GitHub - bug-ops/zeph: Modular AI agent runtime in Rust — multi-provider LLM orchestration (Ollama, Claude, OpenAI, HuggingFace), self-evolving skills, semantic memory, code RAG, MCP client, A2A/ACP protocols. Ships as CLI, Telegram bot, and TUI dashboard.

The AI agent that respects your resources.

Single binary. Minimal hardware. Maximum context efficiency.
Every token counts — Zeph makes sure none are wasted.

Why Zeph

Most AI agent frameworks dump every tool description, skill, and raw output into the context window — and bill you for it. Zeph takes the opposite approach: automated context engineering. Only relevant data enters the context. The result — lower costs, faster responses, and an agent that runs on hardware you already have.

Semantic skill selection — embeds skills as vectors, retrieves only top-K relevant per query instead of injecting all
Smart output filtering — command-aware filters strip 70-99% of noise before context injection; oversized responses offloaded to filesystem
Resilient context compaction — reactive retry on context overflow, middle-out progressive tool response removal, 9-section structured compaction prompt, LLM-free metadata fallback
Tool-pair summarization — when visible tool call/response pairs exceed a configurable cutoff, the oldest pair is summarized via LLM and originals hidden from context
Accurate token counting — tiktoken-based cl100k_base tokenizer with DashMap cache replaces chars/4 heuristic
Proportional budget allocation — context space distributed by purpose, not arrival order
Optimized agent loop hot-path — compaction check is O(1) via cached token count; EnvironmentContext built once at bootstrap and partially refreshed on skill reload; doom-loop hashing done in-place with no intermediate allocations; token counting for tool output pruning reduced to a single call per part

Installation

Tip

curl -fsSL https://github.com/bug-ops/zeph/releases/latest/download/install.sh | sh

Other methods

cargo install zeph                                        # crates.io
cargo install --git https://github.com/bug-ops/zeph      # from source
docker pull ghcr.io/bug-ops/zeph:latest                  # Docker

Pre-built binaries: GitHub Releases · Docker guide

Quick Start

zeph init          # interactive setup wizard
zeph               # run the agent
zeph --tui         # run with TUI dashboard

Full setup guide → · Configuration reference →

Key Features


Hybrid inference	Ollama, Claude, OpenAI, Candle (GGUF), any OpenAI-compatible API. Multi-model orchestrator with fallback chains.
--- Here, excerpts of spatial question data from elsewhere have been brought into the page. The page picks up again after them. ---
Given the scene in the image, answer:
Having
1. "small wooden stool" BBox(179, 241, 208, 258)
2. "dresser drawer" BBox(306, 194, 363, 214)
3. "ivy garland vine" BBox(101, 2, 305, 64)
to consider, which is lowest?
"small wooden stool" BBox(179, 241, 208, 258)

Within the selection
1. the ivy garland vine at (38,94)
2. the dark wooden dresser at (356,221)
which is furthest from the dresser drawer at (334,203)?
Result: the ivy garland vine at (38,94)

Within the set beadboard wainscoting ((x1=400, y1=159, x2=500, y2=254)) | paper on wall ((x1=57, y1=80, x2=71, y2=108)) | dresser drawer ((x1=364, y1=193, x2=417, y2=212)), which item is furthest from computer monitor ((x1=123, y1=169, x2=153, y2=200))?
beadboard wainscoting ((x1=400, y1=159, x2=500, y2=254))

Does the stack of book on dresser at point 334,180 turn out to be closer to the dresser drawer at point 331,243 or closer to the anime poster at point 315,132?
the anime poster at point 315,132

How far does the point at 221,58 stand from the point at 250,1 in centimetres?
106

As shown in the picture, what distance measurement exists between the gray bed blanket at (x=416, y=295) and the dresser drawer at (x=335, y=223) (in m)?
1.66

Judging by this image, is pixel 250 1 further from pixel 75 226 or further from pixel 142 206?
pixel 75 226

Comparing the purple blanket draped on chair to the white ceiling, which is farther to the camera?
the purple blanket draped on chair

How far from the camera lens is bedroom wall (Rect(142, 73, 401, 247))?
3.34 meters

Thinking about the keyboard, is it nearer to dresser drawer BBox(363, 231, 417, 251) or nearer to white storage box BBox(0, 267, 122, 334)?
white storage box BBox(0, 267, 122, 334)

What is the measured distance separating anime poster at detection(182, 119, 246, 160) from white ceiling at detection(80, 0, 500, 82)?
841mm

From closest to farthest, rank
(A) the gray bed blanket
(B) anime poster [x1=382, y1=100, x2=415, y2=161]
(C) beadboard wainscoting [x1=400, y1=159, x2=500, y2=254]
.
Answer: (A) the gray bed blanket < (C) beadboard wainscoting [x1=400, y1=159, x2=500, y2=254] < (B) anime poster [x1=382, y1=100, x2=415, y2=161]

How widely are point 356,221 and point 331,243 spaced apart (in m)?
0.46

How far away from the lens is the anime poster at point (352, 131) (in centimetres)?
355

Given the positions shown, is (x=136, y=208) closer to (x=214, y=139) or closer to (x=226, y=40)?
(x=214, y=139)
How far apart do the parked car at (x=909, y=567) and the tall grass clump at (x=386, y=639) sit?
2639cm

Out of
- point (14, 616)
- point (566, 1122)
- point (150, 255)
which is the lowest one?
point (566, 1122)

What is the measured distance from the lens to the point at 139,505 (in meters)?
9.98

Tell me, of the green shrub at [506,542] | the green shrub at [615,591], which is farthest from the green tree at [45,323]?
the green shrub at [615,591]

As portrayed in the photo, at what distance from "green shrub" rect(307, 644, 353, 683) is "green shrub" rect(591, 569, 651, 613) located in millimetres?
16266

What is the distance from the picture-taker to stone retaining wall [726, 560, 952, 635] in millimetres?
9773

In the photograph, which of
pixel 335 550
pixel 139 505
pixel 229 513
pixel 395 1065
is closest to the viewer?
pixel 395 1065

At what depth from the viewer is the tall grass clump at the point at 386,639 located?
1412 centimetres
Response cache with blake3 hashing and TTL. Ollama native tool calling via `llm.ollama.tool_use = true`
Skills-first architecture	YAML+Markdown skill files with semantic matching, self-learning evolution, 4-tier trust model, and compact prompt mode for small-context models
Semantic memory	SQLite + Qdrant (or embedded SQLite vector search) with MMR re-ranking, temporal decay scoring, resilient compaction (reactive retry, middle-out tool response removal, 9-section structured prompt, LLM-free fallback), durable compaction with message visibility control, tool-pair summarization (LLM-based, configurable cutoff), credential scrubbing, cross-session recall, vector retrieval, autosave assistant responses, snapshot export/import, configurable SQLite pool, background response-cache cleanup, and native `memory_search`/`memory_save` tools the model can invoke explicitly
Multi-channel I/O	CLI, Telegram, Discord, Slack, TUI — all with streaming. Vision and speech-to-text input
Protocols	MCP client (stdio + HTTP), A2A agent-to-agent communication, ACP server for IDE integration (stdio + HTTP+SSE + WebSocket, multi-session with LRU eviction, persistence, idle reaper, permission persistence, multi-modal prompts, runtime model switching, session modes (ask/architect/code), MCP server management via `ext_method`, session export/import, tool call lifecycle notifications, terminal command timeout with kill support, `UserMessageChunk` echo, `ext_notification` passthrough, `list`/`fork`/`resume` sessions behind unstable flags), sub-agent orchestration with zero-trust secret delegation. MCP tools exposed as native `ToolDefinition`s — used via structured tool_use with Claude and OpenAI
Defense-in-depth	Shell sandbox (blocklist + confirmation patterns for process substitution, here-strings, eval), tool permissions, secret redaction, SSRF protection (HTTPS-only, DNS validation, address pinning, redirect chain re-validation), skill trust quarantine, audit logging. Secrets held in memory as `Zeroizing<String>` — wiped on drop
TUI dashboard	ratatui-based with syntax highlighting, live metrics, file picker, command palette, daemon mode
Single binary	~15 MB, no runtime dependencies, ~50ms startup, ~20 MB idle memory

Architecture → · Feature flags → · Security model →

IDE Integration (ACP)

Zeph implements the Agent Client Protocol — use it as an AI backend in Zed, Helix, VS Code, or any ACP-compatible editor via stdio, HTTP+SSE, or WebSocket transport.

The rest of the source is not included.